Make no mistake: the unenumerated right to privacy and the concomitant right to have an abortion are still nominally the law of the land. But no one can exercise that right in Texas any more. And it is much, much worse than that, because in letting this law stand, the Supreme Court has effectively overturned another bedrock principle of American jurisprudence, which is that in order to prevail in a civil lawsuit, a plaintiff has to show actual damages to themselves.
We can see the future where this will lead us because there is already one notable exception to this principle on the books: the Americans with Disabilities Act, which empowers anyone, disabled or not, to bring civil suits against establishments who violate the law. The result is a sleazy industry of spurious lawsuits, and the proliferation of swimming pool lifts that hardly anyone ever uses.
But at least in the case of the ADA, there is an actual law underlying the suits which has passed constitutional muster. In the case of the Texas law, citizens are now empowered to sue people for exercising their constitutional rights! It should be a tautology that this is unconstitutional. What can it possibly even mean to have a constitutional right if the government can, by using this tactic, nullify your ability to exercise it?
But the Supreme Court doesn't see it that way. They let the Texas law stand without comment. And that's it. Game over.

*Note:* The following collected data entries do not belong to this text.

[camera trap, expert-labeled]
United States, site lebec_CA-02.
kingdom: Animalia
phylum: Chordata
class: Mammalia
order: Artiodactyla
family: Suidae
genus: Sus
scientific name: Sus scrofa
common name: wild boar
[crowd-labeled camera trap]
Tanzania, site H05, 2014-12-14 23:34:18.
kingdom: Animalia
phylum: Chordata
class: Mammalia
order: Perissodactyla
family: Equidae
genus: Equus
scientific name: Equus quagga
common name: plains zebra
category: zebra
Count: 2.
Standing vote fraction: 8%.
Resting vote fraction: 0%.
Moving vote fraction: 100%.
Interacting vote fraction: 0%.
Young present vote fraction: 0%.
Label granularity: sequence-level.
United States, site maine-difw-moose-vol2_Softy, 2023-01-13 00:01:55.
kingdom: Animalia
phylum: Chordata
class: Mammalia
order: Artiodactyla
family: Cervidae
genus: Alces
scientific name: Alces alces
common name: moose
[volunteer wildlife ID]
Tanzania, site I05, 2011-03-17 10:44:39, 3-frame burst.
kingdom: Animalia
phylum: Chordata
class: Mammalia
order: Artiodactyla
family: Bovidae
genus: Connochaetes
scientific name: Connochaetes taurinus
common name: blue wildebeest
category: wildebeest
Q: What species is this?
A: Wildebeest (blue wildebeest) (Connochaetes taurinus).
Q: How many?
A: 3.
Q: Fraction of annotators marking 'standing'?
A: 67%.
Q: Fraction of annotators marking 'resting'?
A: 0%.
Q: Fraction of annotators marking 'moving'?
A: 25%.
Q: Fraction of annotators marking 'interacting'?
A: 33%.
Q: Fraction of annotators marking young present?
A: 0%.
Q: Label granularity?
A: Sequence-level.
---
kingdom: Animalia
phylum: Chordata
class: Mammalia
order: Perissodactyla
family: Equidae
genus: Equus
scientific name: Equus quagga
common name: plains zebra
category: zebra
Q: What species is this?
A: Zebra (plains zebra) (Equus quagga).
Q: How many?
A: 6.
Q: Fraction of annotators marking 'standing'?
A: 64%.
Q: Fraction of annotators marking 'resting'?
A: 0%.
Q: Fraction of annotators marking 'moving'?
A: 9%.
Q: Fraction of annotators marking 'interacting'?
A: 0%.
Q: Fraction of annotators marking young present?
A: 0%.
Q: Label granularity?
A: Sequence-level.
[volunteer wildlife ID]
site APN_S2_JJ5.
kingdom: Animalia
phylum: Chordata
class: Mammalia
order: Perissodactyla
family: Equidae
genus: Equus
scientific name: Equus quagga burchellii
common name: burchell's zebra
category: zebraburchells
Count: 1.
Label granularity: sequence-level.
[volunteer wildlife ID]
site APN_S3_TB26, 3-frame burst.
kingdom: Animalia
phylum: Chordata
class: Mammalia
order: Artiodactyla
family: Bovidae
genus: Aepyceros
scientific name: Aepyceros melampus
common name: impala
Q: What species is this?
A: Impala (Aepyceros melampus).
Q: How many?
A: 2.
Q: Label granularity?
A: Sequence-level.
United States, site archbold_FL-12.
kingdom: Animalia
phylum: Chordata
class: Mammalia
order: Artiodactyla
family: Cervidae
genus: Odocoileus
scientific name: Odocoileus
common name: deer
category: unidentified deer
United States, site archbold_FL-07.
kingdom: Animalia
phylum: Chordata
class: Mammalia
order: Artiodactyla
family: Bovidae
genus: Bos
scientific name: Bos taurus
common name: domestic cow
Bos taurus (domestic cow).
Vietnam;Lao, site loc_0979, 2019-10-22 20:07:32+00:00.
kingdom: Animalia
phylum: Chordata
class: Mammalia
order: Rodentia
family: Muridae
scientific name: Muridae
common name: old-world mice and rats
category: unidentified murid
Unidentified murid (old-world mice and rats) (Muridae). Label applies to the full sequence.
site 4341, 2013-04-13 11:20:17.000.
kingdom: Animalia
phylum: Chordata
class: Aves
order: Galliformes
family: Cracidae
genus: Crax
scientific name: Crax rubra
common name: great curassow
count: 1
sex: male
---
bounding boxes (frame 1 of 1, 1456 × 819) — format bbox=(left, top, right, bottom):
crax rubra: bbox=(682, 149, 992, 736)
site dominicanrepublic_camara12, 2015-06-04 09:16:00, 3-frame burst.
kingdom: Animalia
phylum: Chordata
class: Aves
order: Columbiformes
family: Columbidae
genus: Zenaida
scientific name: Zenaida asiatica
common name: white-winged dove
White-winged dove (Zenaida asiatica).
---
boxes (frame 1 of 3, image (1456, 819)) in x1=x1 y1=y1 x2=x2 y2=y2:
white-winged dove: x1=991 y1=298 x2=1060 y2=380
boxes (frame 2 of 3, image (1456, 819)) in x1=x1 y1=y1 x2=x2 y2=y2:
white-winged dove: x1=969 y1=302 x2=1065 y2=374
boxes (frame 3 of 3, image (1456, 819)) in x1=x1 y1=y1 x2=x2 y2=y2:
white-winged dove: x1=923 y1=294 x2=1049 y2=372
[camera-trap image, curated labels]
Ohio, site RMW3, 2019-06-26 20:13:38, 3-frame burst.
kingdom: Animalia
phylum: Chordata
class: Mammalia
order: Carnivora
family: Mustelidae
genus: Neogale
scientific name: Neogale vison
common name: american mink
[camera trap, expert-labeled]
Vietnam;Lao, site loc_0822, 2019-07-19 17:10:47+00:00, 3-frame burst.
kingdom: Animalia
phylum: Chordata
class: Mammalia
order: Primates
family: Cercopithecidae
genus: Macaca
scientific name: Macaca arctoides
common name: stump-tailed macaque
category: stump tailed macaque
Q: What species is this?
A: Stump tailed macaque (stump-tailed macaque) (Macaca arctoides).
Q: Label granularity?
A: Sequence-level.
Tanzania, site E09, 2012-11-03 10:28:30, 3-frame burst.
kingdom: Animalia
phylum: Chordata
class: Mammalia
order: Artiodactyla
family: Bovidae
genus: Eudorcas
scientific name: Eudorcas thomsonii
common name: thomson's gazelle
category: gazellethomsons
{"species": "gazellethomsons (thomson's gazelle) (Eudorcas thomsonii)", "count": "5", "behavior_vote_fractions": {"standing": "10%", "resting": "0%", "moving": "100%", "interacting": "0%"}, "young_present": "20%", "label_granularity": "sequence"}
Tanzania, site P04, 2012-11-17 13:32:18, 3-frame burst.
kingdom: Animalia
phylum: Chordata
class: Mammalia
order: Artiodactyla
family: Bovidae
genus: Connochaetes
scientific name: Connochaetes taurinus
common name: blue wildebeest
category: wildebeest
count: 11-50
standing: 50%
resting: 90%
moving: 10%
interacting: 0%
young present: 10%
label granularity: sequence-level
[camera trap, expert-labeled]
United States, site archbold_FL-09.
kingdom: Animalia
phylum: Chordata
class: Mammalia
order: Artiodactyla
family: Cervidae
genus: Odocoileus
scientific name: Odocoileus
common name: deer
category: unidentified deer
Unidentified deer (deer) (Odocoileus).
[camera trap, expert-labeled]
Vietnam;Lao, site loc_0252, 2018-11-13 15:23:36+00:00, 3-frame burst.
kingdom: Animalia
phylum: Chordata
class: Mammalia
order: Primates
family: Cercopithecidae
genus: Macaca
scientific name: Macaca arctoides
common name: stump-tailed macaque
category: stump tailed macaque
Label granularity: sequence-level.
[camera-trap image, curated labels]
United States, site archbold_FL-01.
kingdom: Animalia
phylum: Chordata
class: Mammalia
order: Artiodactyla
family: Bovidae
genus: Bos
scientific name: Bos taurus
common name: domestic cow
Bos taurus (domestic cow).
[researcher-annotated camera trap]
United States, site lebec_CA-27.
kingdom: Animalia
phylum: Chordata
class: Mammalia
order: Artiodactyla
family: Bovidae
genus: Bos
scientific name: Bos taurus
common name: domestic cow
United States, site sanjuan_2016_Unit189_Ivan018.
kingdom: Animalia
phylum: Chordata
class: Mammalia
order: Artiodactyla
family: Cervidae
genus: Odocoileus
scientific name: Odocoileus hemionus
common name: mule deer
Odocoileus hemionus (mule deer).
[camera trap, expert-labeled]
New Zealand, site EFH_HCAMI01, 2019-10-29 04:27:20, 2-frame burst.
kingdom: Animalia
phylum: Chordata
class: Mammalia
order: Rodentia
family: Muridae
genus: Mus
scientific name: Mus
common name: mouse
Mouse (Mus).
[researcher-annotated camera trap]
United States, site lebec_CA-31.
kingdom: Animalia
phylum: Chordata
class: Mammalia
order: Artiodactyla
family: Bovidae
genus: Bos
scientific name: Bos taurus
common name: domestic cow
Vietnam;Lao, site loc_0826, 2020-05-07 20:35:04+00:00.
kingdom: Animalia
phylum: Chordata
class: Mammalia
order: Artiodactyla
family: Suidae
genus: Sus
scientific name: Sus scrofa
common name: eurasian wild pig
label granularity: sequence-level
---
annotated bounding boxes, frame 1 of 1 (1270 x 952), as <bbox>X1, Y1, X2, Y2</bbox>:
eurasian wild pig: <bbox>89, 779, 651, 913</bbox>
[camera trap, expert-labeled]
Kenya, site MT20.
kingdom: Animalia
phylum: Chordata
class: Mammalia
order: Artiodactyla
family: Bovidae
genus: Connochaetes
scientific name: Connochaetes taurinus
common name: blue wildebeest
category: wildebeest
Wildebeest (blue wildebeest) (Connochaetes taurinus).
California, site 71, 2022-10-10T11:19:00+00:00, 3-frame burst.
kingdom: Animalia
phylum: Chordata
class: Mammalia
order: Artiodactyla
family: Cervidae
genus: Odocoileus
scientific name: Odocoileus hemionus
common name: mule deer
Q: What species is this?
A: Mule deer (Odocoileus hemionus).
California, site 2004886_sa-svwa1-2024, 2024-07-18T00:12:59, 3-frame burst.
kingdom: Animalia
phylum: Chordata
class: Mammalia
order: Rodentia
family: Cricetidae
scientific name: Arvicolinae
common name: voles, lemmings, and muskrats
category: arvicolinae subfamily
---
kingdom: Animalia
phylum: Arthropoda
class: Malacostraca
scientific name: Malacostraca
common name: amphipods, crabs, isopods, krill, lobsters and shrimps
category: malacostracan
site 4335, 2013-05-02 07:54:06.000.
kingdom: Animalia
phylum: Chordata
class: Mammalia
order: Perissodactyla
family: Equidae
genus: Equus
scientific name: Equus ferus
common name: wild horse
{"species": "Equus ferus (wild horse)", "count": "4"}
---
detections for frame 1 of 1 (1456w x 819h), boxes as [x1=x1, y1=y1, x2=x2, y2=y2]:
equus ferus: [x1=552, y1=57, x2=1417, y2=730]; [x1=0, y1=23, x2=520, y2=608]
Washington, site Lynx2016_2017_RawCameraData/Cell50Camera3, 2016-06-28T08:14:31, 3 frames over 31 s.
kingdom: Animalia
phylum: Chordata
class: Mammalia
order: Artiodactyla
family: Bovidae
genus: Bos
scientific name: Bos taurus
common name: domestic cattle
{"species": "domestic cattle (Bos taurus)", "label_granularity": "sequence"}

Your constitutional rights now exist only on paper, not in the real world, at least not in Texas. (I don't want to quibble over whether or not Texas actually qualifies as "the real world." You know what I mean.)
There is now no limit to the extent that this new tactic can be used to strip people of their rights. A state legislature could pass a law empowering people to sue their fellow citizens for speaking out against the government, or owning a gun, or remaining silent when questioned by the police, or trying to vote, or simply being uppity. On what possible principled basis could such laws be overturned now?
This is the way democracy ends, not with a bang, but with silence in the dead of night.